ISBN: 978-0-470-12990-6

February 2009

384 pages

Description
A new edition of the classic, groundbreaking book on robust statistics

Over twenty-five years after the publication of its predecessor, Robust Statistics, Second Edition continues to provide an authoritative and systematic treatment of the topic. This new edition has been thoroughly updated and expanded to reflect the latest advances in the field while also outlining the established theory and applications for building a solid foundation in robust statistics for both the theoretical and the applied statistician.

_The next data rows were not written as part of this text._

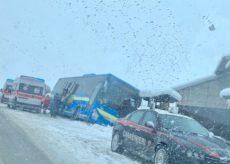 La Guida - Neve, un pullman fuori strada vicino a Roata Rossi
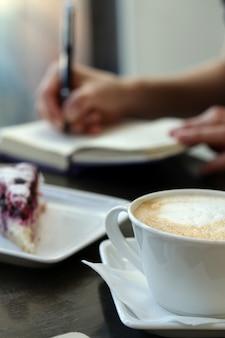 Xícara de café em cima da mesa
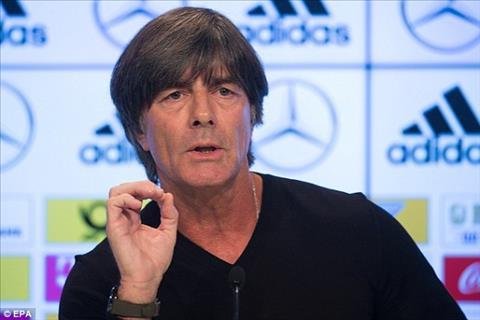 Joachim Low nói gì về việc Ozil từ giã ĐTQG?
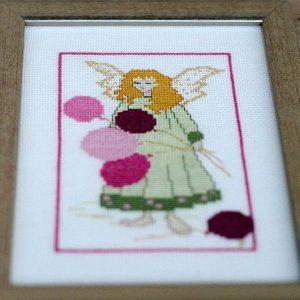 Aniołek z balonikami   wyszywany haftem krzyżykowym   upominek na chrziny lub komunię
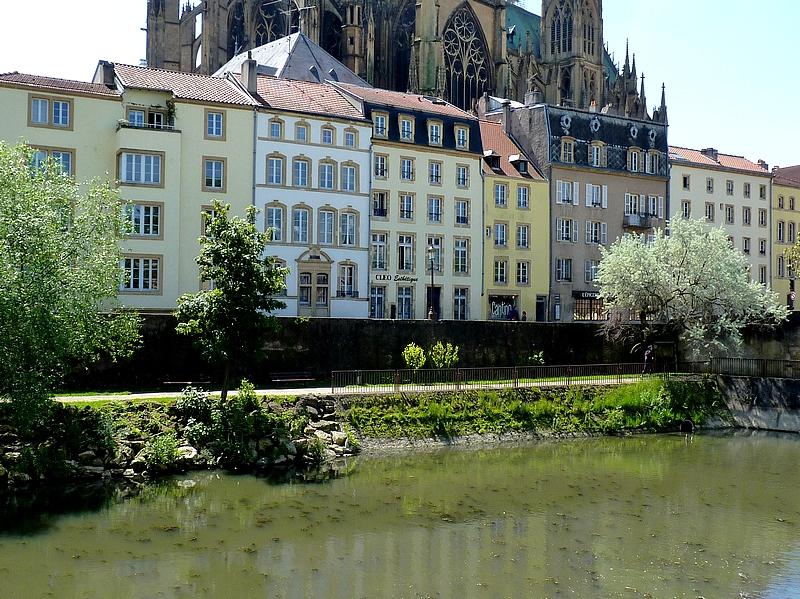 Quand la Moselle joue avec Metz 2/3...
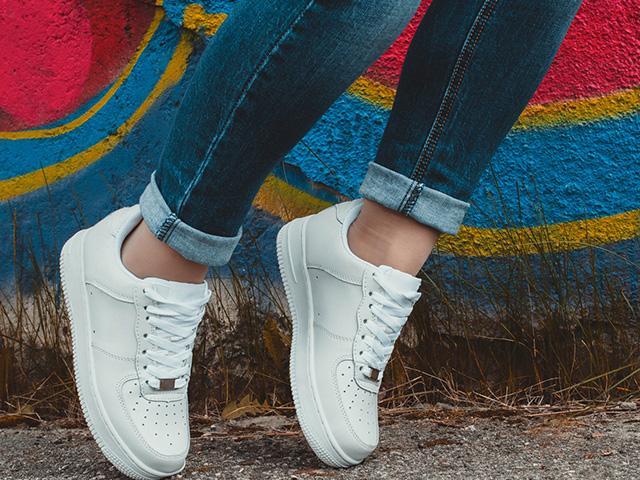 white-shoes-legs_SI.jpg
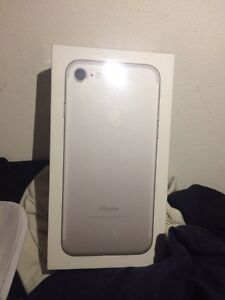 iPhone 7 Silver 32 GB Brand New Sealed in Box Unlocked Sydney City Inner Sydney Preview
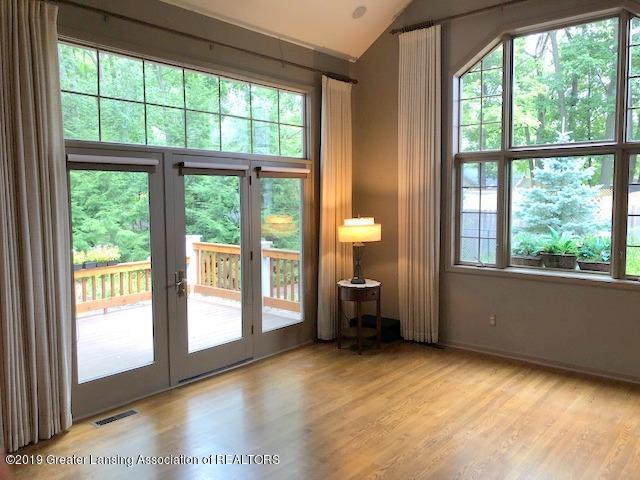 242 Abbott Woods Dr - Living Room - 6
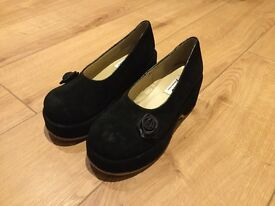 Black Deerskin 6.5cm High Shoes (UK 5/ EU 38)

A comprehensive introduction and discussion on the formal mathematical background behind qualitative and quantitative robustness is provided, and subsequent chapters delve into basic types of scale estimates, asymptotic minimax theory, regression, robust covariance, and robust design. In addition to an extended treatment of robust regression, the Second Edition features four new chapters covering:

  • Robust Tests

  • Small Sample Asymptotics

  • Breakdown Point

  • Bayesian Robustness

An expanded treatment of robust regression and pseudo-values is also featured, and concepts, rather than mathematical completeness, are stressed in every discussion. Selected numerical algorithms for computing robust estimates and convergence proofs are provided throughout the book, along with quantitative robustness information for a variety of estimates. A General Remarks section appears at the beginning of each chapter and provides readers with ample motivation for working with the presented methods and techniques.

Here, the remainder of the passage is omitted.